These are all profound national questions. But the smallest, most local decisions are forged out of the very same philosophical clashes.

In the Western Pennsylvania school district where I serve as a school board director, we faced a decision recently that brought all of these problems to the fore. A proposal was made that the district should get involved in providing food packages to poor families to make sure the children have enough food for the weekend. There was discussion about starting a program, funded privately but administered by the district, wherein teachers would “discreetly” place the care packages in students' back packs on Fridays.

Now, there is a perfectly understandable reason why the district has an interest in this matter. Foremost among them is the fact that studies seem to suggest (and it stands to reason) that hungry kids do worse in school. In addition, no one wants to have children going hungry in our district.

So, after a short presentation of the plan and a slightly longer discussion, we had to vote on whether to implement the program in our school.

To make a short story even shorter, I voted against it—not because I don't feel for the poor families or accept the notion that it's generally better for the district not to have hungry kids every Monday.

I voted against it because I simply believe that such a program goes too far afield of our core mission and purpose, which is to educate children. I happen to think there are reasonable limits to the things with which the district should directly concern itself, and on which it should expend money or effort.

We are a school district, not a social services department. Therefore I'd like to see the teachers concentrate on teaching and not being part-time social workers, put in a position of having to decide who needs care packages and devising ways of sneaking them into back packs to avoid embarrassing anyone.

Do I care about the hungry children? I do, indeed. That's why I and my family devote considerable time and treasure to church programs and other relevant charities. But I don't believe that providing weekend food care packages is the school district’s responsibility, nor do I believe that schools are best suited to manage the problem in question.

If you disagree, I urge you to consider where the logic leads. Hungry children do worse in school, so the school should do extraordinary things to feed them. OK, but children with bad parents also do worse in school.

Is it the school’s role to instruct families on parenting skills? If it turns out that students with pets do better in school, should the school then dole out dogs and cats?

Suppose studies showed that students in traditional mother-father families or those that attend church regularly do better. Should the teachers directly insert themselves in ensuring parents don’t get divorced or in encouraging church attendance? Should they be sneaking marriage self-help books or bibles into children’s back packs? Oh the humanity!

Voting against the measure doesn’t make me less caring about disadvantaged children. It simply means I don’t believe schools should be agents of the welfare state. It also means I reject the idea that the only way to improve the standard of living of the disadvantaged is through the incessant expansion of government-centered programs. In short, it means I’m a conservative.

By the way, the measure passed overwhelmingly. Nowadays, keeping government limited—even at the most local level—appears to be an uphill battle.

_EXTRACTED INFORMATION_:
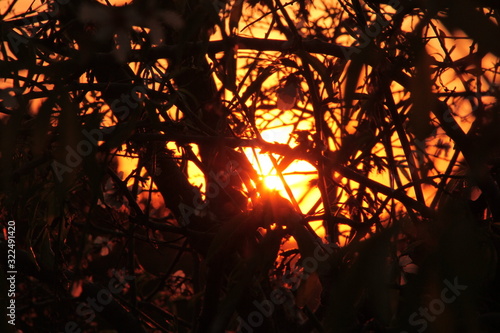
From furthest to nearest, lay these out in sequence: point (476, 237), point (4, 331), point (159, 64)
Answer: point (159, 64), point (4, 331), point (476, 237)

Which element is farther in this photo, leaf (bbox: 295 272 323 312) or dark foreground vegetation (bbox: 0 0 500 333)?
leaf (bbox: 295 272 323 312)

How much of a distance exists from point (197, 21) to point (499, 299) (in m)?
0.61

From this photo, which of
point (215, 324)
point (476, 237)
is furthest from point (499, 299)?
point (215, 324)

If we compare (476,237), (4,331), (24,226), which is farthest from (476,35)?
(24,226)

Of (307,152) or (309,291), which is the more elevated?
(307,152)

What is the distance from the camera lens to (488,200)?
2.72ft

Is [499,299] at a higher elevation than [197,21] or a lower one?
→ lower

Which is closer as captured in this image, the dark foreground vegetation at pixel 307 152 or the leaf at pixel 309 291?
the dark foreground vegetation at pixel 307 152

_WRITTEN EXERCISE 1_:
Reproduce the stretch of the school board essay from "To make a short" through "kids every Monday.".
_WRITTEN EXERCISE 2_:
In the school board essay, how did the vote on the weekend food package program turn out?
_WRITTEN EXERCISE 3_:
List every item that the school board essay mentions being placed or sneaked into students' backpacks.
The lines have no role in any of this.

_CORRECT RESPONSE 1_:
To make a short story even shorter, I voted against it—not because I don't feel for the poor families or accept the notion that it's generally better for the district not to have hungry kids every Monday.

_CORRECT RESPONSE 2_:
The measure passed overwhelmingly.

_CORRECT RESPONSE 3_:
- Weekend food care packages
- Marriage self-help books
- Bibles